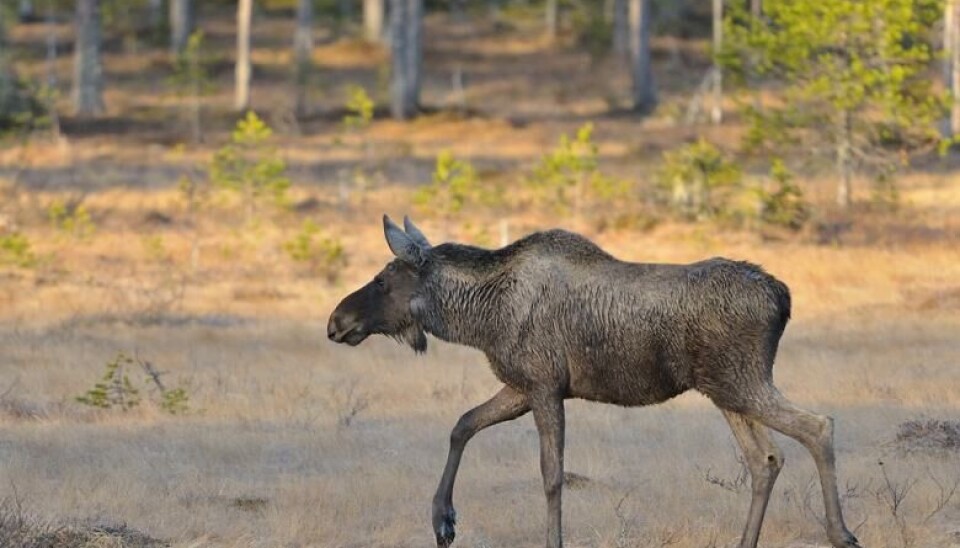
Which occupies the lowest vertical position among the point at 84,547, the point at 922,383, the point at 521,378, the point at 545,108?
the point at 545,108

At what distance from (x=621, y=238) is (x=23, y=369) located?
530 inches

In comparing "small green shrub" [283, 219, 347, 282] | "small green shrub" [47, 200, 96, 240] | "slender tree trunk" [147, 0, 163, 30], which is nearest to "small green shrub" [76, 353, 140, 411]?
"small green shrub" [283, 219, 347, 282]

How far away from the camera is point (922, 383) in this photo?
15297 millimetres

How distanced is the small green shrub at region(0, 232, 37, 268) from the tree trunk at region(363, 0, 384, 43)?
40381mm

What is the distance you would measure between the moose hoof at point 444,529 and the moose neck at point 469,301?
989mm

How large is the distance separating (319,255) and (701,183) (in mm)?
7536

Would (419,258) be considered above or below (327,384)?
above

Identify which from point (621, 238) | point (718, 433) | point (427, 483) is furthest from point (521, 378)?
point (621, 238)

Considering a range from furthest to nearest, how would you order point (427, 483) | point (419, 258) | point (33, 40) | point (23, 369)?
point (33, 40), point (23, 369), point (427, 483), point (419, 258)

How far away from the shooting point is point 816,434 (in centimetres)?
892

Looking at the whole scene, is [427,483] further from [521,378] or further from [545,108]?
[545,108]

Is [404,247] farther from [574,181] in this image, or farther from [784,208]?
[574,181]

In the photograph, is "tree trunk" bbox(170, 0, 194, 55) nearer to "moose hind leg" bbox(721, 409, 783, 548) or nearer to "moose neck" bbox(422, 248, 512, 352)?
"moose neck" bbox(422, 248, 512, 352)

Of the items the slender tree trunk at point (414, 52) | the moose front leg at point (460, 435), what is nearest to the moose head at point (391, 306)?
the moose front leg at point (460, 435)
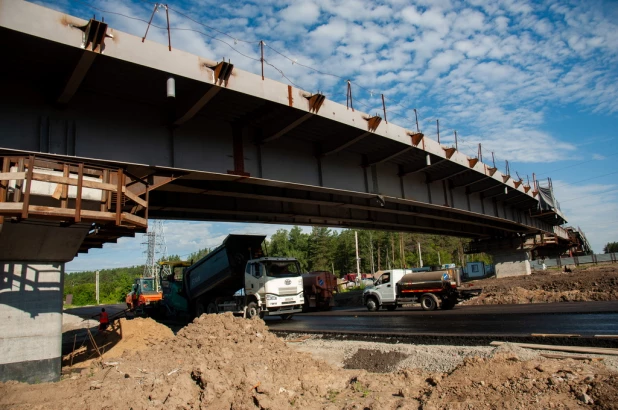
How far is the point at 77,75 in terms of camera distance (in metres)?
7.56

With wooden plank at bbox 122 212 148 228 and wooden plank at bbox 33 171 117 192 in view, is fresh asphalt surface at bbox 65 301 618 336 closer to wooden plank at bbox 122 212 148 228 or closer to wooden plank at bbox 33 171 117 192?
wooden plank at bbox 122 212 148 228

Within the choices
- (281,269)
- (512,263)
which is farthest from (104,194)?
(512,263)

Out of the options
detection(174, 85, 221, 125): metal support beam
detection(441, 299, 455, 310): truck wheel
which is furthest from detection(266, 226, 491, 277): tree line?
detection(174, 85, 221, 125): metal support beam

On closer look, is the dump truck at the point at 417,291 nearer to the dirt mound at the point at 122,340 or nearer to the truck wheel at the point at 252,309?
the truck wheel at the point at 252,309

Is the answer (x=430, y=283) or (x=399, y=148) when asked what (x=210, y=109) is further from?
(x=430, y=283)

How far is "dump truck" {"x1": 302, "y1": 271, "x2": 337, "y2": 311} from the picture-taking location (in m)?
26.8

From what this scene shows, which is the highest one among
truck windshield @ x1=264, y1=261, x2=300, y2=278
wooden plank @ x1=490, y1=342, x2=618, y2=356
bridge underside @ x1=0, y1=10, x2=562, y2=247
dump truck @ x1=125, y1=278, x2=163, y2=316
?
bridge underside @ x1=0, y1=10, x2=562, y2=247

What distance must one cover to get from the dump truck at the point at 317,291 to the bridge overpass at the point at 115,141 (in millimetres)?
13382

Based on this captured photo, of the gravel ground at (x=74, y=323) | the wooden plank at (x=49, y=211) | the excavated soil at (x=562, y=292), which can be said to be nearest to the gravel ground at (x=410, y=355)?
the wooden plank at (x=49, y=211)

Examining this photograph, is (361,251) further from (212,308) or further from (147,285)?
(212,308)

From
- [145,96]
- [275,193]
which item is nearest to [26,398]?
[145,96]

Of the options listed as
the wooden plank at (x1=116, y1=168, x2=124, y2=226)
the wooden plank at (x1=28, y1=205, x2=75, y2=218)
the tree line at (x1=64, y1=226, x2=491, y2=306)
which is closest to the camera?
the wooden plank at (x1=28, y1=205, x2=75, y2=218)

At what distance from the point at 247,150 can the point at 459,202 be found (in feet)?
43.5

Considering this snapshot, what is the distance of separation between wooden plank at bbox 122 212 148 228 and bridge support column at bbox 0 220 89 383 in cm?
130
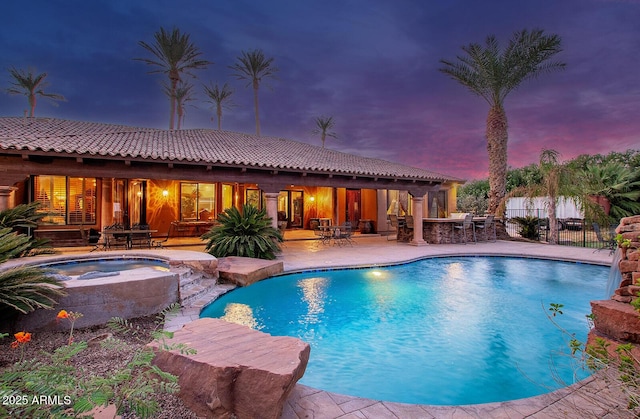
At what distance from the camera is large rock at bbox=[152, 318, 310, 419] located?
2322 mm

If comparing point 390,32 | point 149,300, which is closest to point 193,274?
point 149,300

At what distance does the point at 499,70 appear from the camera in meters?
15.2

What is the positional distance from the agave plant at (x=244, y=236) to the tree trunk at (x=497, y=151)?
11.7 m

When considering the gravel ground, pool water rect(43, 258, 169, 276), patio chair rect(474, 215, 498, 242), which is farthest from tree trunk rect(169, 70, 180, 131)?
the gravel ground

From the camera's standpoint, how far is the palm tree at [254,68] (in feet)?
85.8

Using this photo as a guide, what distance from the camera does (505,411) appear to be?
2559 mm

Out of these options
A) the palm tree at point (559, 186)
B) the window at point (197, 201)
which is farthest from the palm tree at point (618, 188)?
the window at point (197, 201)

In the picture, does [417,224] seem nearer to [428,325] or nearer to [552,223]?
[552,223]

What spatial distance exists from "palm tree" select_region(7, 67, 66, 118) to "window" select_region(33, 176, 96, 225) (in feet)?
35.2

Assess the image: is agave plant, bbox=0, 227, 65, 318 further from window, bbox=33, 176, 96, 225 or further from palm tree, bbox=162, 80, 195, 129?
palm tree, bbox=162, 80, 195, 129

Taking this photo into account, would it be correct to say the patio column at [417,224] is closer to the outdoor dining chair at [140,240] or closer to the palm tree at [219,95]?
the outdoor dining chair at [140,240]

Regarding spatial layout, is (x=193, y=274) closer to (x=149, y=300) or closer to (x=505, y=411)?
(x=149, y=300)

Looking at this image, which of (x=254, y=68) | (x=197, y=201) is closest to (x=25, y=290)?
(x=197, y=201)

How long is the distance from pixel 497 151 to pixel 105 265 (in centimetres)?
1674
::::
What to work on — Quote the data exactly, leaving every image out of the copy.

Output for this task —
Which occupies the lowest vertical position among the point at 84,547, the point at 922,383, the point at 521,378, the point at 545,108?
the point at 545,108

At what distance from (x=621, y=238) is (x=23, y=369) located?
530 inches

In comparing "small green shrub" [283, 219, 347, 282] | "small green shrub" [47, 200, 96, 240] | "slender tree trunk" [147, 0, 163, 30], which is nearest to "small green shrub" [76, 353, 140, 411]?
"small green shrub" [283, 219, 347, 282]

How far away from the camera is point (922, 383) in this photo?
15297 millimetres

How distanced is the small green shrub at region(0, 232, 37, 268) from the tree trunk at region(363, 0, 384, 43)?
40381mm

What is the distance you would measure between the moose hoof at point 444,529 and the moose neck at point 469,301?
989mm

How large is the distance separating (319,255) and (701,183) (in mm)?
7536

Would (419,258) be considered above or below (327,384)?
above

Identify which from point (621, 238) | point (718, 433) | point (427, 483) is furthest from point (521, 378)?
point (621, 238)

Considering a range from furthest to nearest, how would you order point (427, 483) | point (419, 258) | point (33, 40) | point (23, 369)?
point (33, 40), point (23, 369), point (427, 483), point (419, 258)

How far away from the shooting point is point 816,434 (in centimetres)?
892

Looking at the whole scene, is [427,483] further from [521,378] or further from [545,108]?
[545,108]

Is [404,247] farther from [574,181] in this image, or farther from [784,208]?
[574,181]

In the photograph, is "tree trunk" bbox(170, 0, 194, 55) nearer to "moose hind leg" bbox(721, 409, 783, 548) or nearer to "moose neck" bbox(422, 248, 512, 352)?
"moose neck" bbox(422, 248, 512, 352)

Of the items the slender tree trunk at point (414, 52) | the moose front leg at point (460, 435), what is nearest to the moose head at point (391, 306)?
the moose front leg at point (460, 435)
How far is the point at 77,75 in terms of camera distance (in metres)?
7.56

With wooden plank at bbox 122 212 148 228 and wooden plank at bbox 33 171 117 192 in view, is fresh asphalt surface at bbox 65 301 618 336 closer to wooden plank at bbox 122 212 148 228 or closer to wooden plank at bbox 33 171 117 192?
wooden plank at bbox 122 212 148 228

Within the choices
- (281,269)
- (512,263)
which is farthest from (104,194)?
(512,263)

Out of the options
detection(174, 85, 221, 125): metal support beam
detection(441, 299, 455, 310): truck wheel
which is furthest from detection(266, 226, 491, 277): tree line?
detection(174, 85, 221, 125): metal support beam

On closer look, is the dump truck at the point at 417,291 nearer to the dirt mound at the point at 122,340 or nearer to the truck wheel at the point at 252,309?
the truck wheel at the point at 252,309

Is the answer (x=430, y=283) or (x=399, y=148) when asked what (x=210, y=109) is further from?
(x=430, y=283)

How far is "dump truck" {"x1": 302, "y1": 271, "x2": 337, "y2": 311} from the picture-taking location (in m)?
26.8

From what this scene shows, which is the highest one among
truck windshield @ x1=264, y1=261, x2=300, y2=278
wooden plank @ x1=490, y1=342, x2=618, y2=356
bridge underside @ x1=0, y1=10, x2=562, y2=247
dump truck @ x1=125, y1=278, x2=163, y2=316
?
bridge underside @ x1=0, y1=10, x2=562, y2=247

What distance must one cover to get from the dump truck at the point at 317,291 to the bridge overpass at the point at 115,141 (in millimetres)?
13382

Based on this captured photo, of the gravel ground at (x=74, y=323) | the wooden plank at (x=49, y=211) | the excavated soil at (x=562, y=292), which can be said to be nearest to the gravel ground at (x=410, y=355)?
the wooden plank at (x=49, y=211)

Examining this photograph, is (361,251) further from (212,308) or further from (147,285)?
(212,308)

From
- [145,96]
- [275,193]
which item is nearest to [26,398]?
[145,96]

Of the options listed as
the wooden plank at (x1=116, y1=168, x2=124, y2=226)
the wooden plank at (x1=28, y1=205, x2=75, y2=218)
the tree line at (x1=64, y1=226, x2=491, y2=306)
which is closest to the camera?
the wooden plank at (x1=28, y1=205, x2=75, y2=218)

At what distance from the point at 247,150 can the point at 459,202 be found (in feet)?
43.5

Considering this snapshot, what is the distance of separation between wooden plank at bbox 122 212 148 228 and bridge support column at bbox 0 220 89 383 in cm?
130
At what distance from the camera is large rock at bbox=[152, 318, 310, 419] located?
2322 mm

If comparing point 390,32 | point 149,300, which is closest to point 193,274?
point 149,300

At what distance does the point at 499,70 appear from the camera in meters?
15.2

What is the positional distance from the agave plant at (x=244, y=236) to the tree trunk at (x=497, y=151)?
11.7 m

When considering the gravel ground, pool water rect(43, 258, 169, 276), patio chair rect(474, 215, 498, 242), which is farthest from tree trunk rect(169, 70, 180, 131)?
the gravel ground

From the camera's standpoint, how far is the palm tree at [254,68] (in feet)?
85.8

Using this photo as a guide, what distance from the camera does (505,411) appear to be?
2559 mm

Out of these options
A) the palm tree at point (559, 186)
B) the window at point (197, 201)
which is farthest from the palm tree at point (618, 188)?
the window at point (197, 201)

In the picture, does [417,224] seem nearer to [428,325] or nearer to [552,223]?
[552,223]

What spatial distance exists from "palm tree" select_region(7, 67, 66, 118) to "window" select_region(33, 176, 96, 225) (in feet)?
35.2

Assess the image: is agave plant, bbox=0, 227, 65, 318 further from window, bbox=33, 176, 96, 225 or further from palm tree, bbox=162, 80, 195, 129?
palm tree, bbox=162, 80, 195, 129

Taking this photo into account, would it be correct to say the patio column at [417,224] is closer to the outdoor dining chair at [140,240] or closer to the palm tree at [219,95]?
the outdoor dining chair at [140,240]

Regarding spatial layout, is (x=193, y=274) closer to (x=149, y=300) or closer to (x=505, y=411)?
(x=149, y=300)

Looking at this image, which of (x=254, y=68) | (x=197, y=201) is closest to (x=25, y=290)?
(x=197, y=201)

How long is the distance from pixel 497 151 to pixel 105 265 (in centimetres)?
1674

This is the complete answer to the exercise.